Index Db content and linked Filesystem content


#1

Hi,

I need to index database and files in Elastic search. The database has information about the filesystem. It has the file path and file name stored in database along with other fields.

I need to index the database related data and take file name from db , extract content from the file(say word or pdf) and need to index in Elastic search using mapper-attachments/ingest-attachment .

I tried logstash and fscrawler both works fine and index records separately.

Is there any way to index both database content and file system content as single record in elastic search as both are linked?

If no out of box component, how can i index both (db+ file system) records combined in elastic search?

Can i use Apache tika to extract content and index it directly or any best approach available ?


(David Pilato) #2

FSCrawler has a simulate mode: https://github.com/dadoonet/fscrawler#simulate-upload

Which means that you can start FSCrawler as a REST Service.

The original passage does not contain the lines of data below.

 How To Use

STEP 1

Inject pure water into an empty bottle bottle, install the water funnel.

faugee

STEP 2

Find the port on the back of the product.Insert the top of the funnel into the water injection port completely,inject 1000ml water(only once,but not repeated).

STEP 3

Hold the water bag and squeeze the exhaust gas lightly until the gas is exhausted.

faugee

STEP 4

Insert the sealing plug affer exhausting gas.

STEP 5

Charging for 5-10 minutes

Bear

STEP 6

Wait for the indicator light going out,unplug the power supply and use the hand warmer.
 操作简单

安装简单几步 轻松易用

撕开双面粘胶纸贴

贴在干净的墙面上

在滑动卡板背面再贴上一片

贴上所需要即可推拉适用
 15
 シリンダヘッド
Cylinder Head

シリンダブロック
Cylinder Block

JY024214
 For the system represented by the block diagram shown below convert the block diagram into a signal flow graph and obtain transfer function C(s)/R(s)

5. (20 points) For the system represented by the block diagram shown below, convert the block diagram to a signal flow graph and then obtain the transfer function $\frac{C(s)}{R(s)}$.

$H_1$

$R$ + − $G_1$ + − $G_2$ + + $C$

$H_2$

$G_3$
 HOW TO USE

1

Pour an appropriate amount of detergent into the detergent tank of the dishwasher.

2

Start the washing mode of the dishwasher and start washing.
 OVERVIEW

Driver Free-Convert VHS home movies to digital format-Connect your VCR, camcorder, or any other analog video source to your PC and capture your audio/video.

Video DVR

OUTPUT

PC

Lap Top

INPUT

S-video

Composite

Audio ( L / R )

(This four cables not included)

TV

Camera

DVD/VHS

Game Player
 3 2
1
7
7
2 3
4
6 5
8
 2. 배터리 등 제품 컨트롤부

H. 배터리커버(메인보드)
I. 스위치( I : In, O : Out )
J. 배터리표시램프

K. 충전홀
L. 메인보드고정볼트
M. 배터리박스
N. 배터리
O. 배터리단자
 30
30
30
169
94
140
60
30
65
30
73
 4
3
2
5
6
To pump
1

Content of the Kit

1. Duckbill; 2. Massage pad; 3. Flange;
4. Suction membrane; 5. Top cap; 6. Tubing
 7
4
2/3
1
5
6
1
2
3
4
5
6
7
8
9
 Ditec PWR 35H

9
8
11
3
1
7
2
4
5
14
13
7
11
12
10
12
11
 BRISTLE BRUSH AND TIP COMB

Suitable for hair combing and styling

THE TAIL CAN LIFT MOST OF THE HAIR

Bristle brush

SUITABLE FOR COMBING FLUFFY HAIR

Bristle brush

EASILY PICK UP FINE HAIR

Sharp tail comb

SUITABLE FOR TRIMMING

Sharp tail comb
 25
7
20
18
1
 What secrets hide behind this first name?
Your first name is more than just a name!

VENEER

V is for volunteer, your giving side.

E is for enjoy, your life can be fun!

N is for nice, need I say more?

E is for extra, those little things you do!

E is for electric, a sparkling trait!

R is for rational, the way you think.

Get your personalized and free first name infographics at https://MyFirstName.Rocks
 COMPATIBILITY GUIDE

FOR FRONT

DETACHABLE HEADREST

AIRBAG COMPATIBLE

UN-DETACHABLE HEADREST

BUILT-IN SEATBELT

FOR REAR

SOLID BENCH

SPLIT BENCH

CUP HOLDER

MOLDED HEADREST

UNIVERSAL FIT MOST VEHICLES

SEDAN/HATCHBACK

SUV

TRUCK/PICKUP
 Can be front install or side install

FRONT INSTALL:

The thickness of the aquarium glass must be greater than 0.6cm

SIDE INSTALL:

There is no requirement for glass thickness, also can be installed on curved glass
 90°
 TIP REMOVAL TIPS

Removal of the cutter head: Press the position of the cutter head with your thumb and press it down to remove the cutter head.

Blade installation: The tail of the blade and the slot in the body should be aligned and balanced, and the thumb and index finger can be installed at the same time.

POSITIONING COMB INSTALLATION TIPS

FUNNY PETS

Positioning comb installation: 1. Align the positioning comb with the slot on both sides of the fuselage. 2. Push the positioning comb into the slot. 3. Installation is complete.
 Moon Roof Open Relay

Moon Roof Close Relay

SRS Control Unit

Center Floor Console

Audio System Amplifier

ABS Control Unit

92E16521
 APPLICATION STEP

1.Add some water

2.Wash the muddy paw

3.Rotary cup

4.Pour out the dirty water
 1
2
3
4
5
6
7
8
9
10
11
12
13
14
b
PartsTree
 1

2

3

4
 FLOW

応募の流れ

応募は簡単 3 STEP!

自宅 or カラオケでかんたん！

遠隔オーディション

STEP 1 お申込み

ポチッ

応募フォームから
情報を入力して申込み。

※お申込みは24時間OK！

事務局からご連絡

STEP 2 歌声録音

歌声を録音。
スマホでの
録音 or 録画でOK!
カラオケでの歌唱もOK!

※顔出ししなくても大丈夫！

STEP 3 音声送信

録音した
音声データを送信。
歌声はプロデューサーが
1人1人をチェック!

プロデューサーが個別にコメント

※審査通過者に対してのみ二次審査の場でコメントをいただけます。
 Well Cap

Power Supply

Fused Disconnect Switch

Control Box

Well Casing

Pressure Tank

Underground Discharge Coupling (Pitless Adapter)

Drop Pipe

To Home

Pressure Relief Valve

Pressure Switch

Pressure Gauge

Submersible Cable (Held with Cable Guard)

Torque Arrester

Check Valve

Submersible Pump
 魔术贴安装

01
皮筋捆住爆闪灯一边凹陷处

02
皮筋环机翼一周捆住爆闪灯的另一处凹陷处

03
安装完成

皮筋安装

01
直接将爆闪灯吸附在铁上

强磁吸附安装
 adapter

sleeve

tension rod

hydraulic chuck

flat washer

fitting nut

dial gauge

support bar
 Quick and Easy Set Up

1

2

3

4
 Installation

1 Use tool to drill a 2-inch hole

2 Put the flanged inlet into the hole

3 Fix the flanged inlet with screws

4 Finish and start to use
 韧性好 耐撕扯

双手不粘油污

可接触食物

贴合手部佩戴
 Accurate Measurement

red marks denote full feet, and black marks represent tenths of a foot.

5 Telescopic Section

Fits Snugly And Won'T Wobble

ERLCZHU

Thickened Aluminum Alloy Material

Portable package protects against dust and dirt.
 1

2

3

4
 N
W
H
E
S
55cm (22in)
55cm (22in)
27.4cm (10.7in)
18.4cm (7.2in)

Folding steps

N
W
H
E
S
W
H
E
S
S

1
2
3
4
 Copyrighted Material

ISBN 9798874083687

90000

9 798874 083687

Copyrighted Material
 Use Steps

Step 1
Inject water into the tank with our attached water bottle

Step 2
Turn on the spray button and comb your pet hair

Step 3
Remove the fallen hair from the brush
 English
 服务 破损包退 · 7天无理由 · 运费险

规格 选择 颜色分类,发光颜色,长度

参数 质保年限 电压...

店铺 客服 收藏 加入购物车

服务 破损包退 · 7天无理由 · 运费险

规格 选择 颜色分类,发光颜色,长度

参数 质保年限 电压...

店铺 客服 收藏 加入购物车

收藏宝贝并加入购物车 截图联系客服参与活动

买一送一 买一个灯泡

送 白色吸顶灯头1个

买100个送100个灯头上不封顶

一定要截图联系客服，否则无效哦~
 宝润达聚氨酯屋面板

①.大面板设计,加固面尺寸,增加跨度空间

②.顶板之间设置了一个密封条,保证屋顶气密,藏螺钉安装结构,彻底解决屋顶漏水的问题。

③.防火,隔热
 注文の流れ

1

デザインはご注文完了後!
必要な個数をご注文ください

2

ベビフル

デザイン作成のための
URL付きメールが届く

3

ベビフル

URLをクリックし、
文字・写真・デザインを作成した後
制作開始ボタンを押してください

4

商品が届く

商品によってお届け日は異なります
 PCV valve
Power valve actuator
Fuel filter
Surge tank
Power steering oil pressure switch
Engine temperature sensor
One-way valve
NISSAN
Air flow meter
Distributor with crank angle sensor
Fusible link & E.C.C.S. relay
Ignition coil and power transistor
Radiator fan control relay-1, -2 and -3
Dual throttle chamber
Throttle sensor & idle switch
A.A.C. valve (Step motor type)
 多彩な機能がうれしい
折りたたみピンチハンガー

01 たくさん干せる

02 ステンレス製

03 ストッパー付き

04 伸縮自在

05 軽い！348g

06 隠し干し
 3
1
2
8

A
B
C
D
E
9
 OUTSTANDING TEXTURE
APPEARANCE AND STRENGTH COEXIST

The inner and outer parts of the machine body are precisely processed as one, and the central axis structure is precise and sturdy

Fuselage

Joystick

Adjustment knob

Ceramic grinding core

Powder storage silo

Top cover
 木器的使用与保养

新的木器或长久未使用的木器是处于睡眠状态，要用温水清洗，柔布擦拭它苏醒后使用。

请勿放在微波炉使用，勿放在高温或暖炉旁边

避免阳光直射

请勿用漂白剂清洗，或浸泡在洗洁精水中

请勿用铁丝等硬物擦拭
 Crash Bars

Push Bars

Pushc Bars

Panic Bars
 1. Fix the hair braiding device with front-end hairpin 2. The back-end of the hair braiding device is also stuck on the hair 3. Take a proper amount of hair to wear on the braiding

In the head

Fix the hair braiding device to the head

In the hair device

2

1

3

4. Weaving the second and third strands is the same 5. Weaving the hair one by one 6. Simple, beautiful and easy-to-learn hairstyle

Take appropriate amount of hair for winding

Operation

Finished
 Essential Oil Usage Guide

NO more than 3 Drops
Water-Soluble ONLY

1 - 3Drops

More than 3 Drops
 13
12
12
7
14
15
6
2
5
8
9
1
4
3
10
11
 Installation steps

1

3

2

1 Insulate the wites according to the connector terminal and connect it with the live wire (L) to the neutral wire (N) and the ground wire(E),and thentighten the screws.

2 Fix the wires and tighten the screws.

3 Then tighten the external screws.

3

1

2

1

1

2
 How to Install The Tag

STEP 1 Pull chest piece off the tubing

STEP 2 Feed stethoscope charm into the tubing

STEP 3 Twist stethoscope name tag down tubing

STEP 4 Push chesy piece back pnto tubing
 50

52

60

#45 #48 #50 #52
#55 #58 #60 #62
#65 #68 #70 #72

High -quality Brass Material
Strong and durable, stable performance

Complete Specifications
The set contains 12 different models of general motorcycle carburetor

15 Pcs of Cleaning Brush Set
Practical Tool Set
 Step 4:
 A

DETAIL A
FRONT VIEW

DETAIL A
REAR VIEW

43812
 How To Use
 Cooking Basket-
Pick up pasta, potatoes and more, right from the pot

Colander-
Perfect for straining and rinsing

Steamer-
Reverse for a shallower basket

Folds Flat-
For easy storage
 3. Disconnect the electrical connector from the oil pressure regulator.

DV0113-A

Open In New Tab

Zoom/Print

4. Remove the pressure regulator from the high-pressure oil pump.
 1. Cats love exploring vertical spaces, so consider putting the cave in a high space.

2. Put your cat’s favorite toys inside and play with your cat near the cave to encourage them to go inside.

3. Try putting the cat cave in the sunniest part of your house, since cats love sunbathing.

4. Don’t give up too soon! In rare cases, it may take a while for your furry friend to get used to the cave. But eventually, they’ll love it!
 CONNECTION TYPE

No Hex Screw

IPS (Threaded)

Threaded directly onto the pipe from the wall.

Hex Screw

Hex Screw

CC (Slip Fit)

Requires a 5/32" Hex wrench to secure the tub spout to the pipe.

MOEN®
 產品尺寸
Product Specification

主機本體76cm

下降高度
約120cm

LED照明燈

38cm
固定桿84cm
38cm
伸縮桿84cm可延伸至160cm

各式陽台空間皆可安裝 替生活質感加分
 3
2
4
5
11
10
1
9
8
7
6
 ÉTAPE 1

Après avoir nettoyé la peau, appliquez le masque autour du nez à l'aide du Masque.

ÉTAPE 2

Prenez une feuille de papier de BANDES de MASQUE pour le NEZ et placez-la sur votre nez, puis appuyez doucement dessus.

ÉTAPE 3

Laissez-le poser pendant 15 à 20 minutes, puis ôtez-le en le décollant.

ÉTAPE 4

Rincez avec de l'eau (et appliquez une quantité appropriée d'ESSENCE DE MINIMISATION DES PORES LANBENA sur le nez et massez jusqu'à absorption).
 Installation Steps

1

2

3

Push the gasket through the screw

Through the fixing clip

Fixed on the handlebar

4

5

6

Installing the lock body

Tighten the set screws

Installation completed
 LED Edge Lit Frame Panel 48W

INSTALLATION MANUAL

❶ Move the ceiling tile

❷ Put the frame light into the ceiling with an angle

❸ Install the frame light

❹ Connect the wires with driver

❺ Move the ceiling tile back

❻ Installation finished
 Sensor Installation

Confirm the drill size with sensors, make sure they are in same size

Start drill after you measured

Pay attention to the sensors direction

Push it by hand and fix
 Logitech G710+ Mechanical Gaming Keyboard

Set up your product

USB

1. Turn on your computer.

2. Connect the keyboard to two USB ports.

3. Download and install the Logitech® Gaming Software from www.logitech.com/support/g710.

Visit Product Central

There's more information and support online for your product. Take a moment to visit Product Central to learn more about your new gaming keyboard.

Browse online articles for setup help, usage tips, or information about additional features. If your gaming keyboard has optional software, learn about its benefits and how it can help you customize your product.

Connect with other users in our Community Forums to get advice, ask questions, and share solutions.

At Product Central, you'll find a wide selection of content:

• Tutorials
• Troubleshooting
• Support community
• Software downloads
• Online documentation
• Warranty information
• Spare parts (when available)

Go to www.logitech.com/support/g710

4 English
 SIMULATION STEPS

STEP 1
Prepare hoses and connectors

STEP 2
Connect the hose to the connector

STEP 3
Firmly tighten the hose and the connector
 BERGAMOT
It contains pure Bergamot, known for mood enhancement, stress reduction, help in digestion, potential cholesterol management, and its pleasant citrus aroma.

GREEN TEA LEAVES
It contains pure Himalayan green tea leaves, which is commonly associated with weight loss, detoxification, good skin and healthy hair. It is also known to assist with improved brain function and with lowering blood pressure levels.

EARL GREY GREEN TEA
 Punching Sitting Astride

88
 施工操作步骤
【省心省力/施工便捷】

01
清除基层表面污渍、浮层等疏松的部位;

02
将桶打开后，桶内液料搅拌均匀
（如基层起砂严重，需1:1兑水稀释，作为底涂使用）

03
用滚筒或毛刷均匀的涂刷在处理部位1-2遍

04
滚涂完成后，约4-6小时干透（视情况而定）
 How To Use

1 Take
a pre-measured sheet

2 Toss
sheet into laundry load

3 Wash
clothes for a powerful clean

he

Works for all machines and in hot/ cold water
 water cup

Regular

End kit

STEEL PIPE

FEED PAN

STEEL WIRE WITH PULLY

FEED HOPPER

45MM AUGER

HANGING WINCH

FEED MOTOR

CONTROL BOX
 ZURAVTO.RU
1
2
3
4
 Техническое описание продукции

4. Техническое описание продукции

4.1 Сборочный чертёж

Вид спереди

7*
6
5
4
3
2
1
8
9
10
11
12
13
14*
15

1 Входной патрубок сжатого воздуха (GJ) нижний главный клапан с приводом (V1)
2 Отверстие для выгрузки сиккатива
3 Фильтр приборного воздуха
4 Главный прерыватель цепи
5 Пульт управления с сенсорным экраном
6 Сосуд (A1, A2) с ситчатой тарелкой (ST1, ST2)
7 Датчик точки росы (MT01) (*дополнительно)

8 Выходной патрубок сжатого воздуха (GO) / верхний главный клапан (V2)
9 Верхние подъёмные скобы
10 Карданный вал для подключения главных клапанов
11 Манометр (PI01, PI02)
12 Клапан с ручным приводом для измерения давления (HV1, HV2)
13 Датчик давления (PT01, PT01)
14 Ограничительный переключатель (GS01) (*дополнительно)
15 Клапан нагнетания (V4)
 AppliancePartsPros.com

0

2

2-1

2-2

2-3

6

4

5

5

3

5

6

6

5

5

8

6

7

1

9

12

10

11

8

So, you can imagine doing that in your application:

  • Fetch a record from the DB
  • call curl -F "file=@/path/to/your/file" "http://127.0.0.1:8080/fscrawler/_upload?debug=true&simulate=true"
  • Get the response back
  • Aggregate in your app both data:
    • The one coming from your DB
    • The one coming from FSCrawler
  • Build a new JSon document from that
  • Send that JSon to elasticsearch

Would that work for you?


#3

sure. Will give it a try.


(system) #4

This topic was automatically closed 28 days after the last reply. New replies are no longer allowed.